## Directions for this task
Transcribe the data lines starting with the line containing "Saturday Evening during" and going on through the line containing "Silver plated sorbet cups (set of 7)", both included, keeping every character the same. Do not include the pictures in your answer.

## Given data
____________

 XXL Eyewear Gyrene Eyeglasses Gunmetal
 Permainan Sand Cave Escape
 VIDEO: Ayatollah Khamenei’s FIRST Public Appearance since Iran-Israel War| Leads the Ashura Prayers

____________

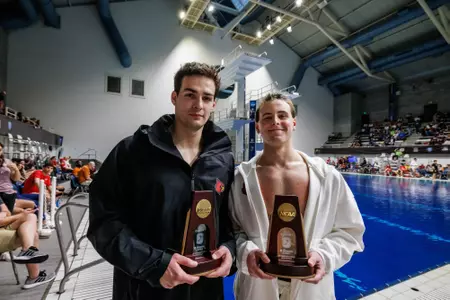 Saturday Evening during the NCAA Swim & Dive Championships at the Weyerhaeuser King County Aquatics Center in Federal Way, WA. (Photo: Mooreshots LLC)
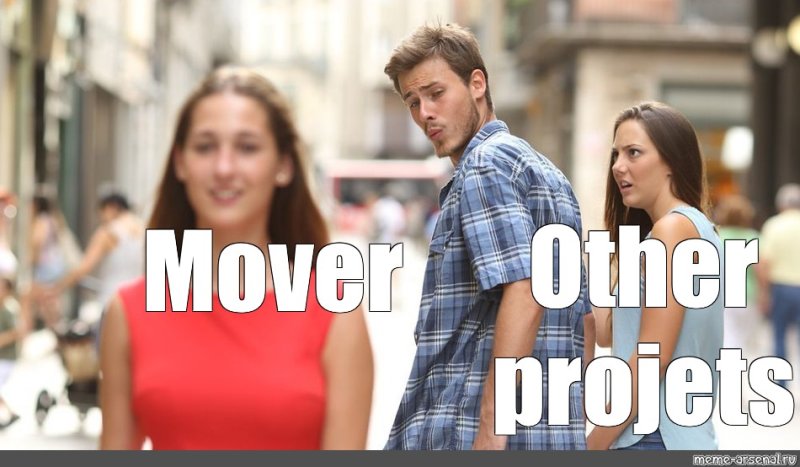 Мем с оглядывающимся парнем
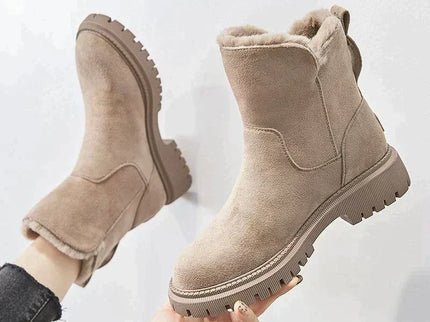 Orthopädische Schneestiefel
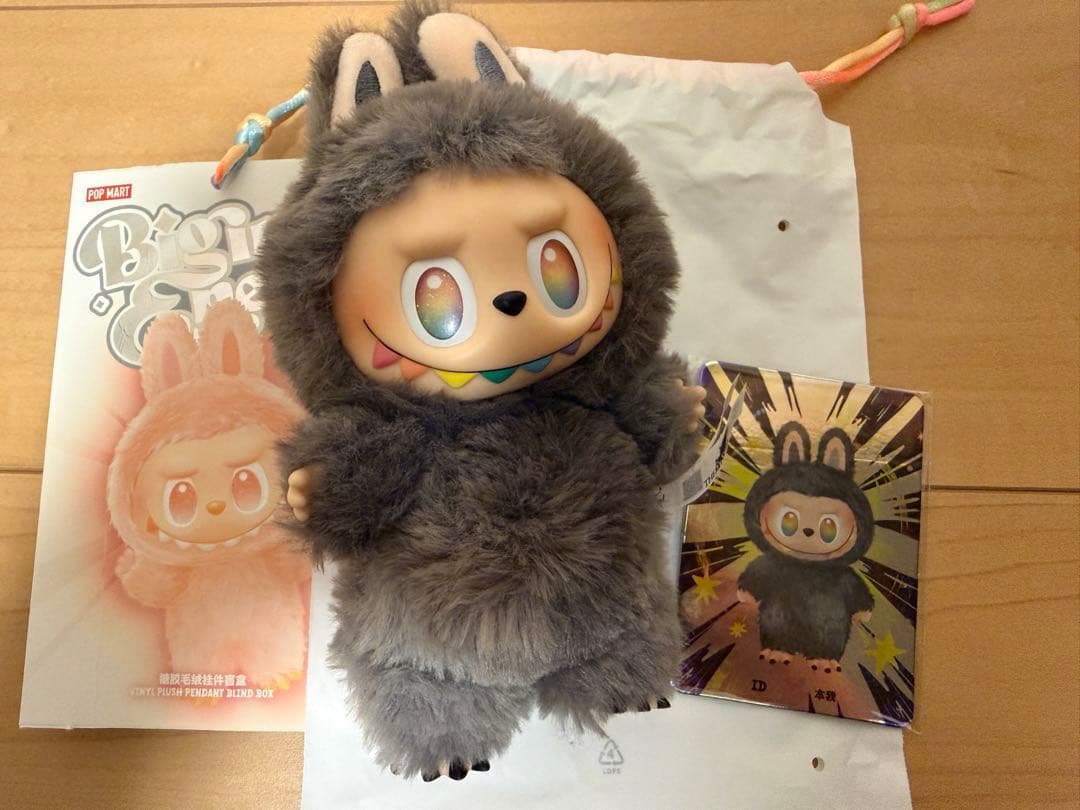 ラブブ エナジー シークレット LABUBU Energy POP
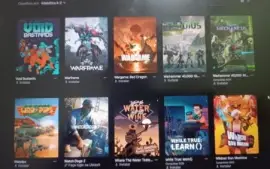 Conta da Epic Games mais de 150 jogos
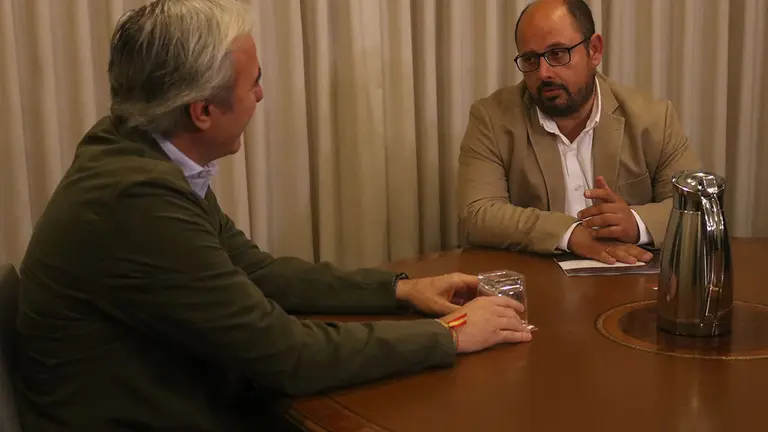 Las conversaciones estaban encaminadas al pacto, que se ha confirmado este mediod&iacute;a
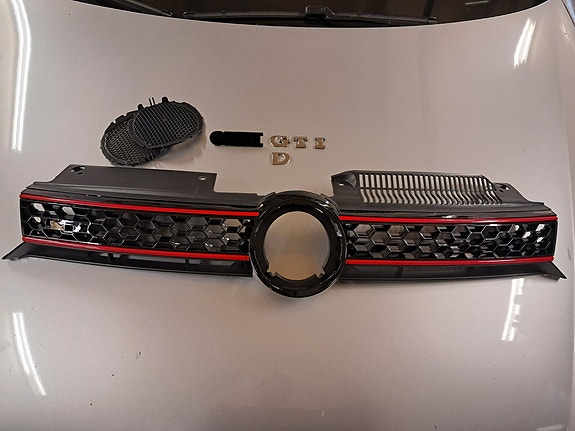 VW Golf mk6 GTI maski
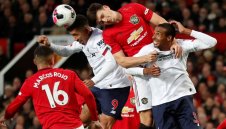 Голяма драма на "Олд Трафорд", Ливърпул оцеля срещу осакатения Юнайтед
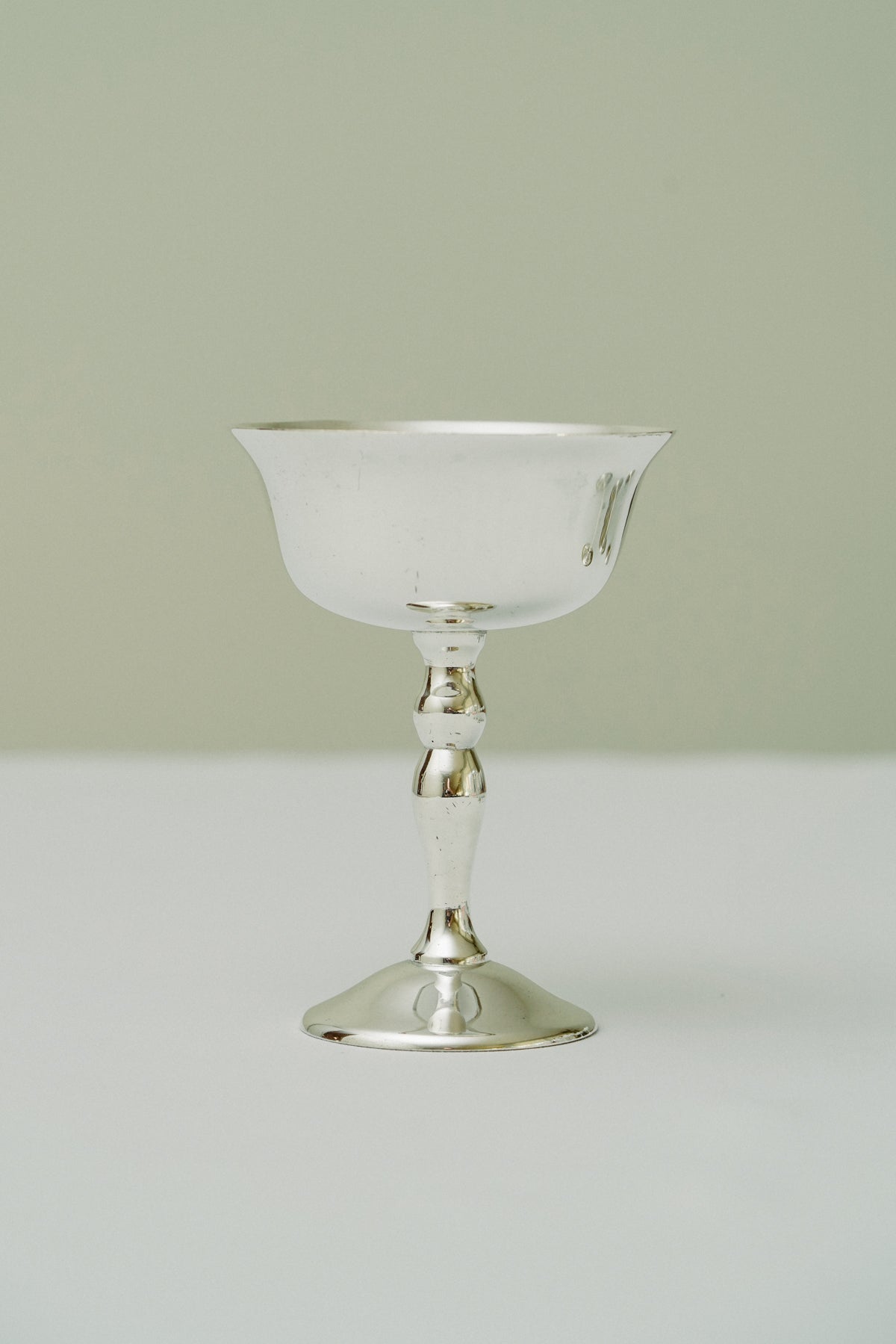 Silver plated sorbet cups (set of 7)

____________

## Reply
 Saturday Evening during the NCAA Swim & Dive Championships at the Weyerhaeuser King County Aquatics Center in Federal Way, WA. (Photo: Mooreshots LLC)
 Мем с оглядывающимся парнем
 Orthopädische Schneestiefel
 ラブブ エナジー シークレット LABUBU Energy POP
 Conta da Epic Games mais de 150 jogos
 Las conversaciones estaban encaminadas al pacto, que se ha confirmado este mediod&iacute;a
 VW Golf mk6 GTI maski
 Голяма драма на "Олд Трафорд", Ливърпул оцеля срещу осакатения Юнайтед
 Silver plated sorbet cups (set of 7)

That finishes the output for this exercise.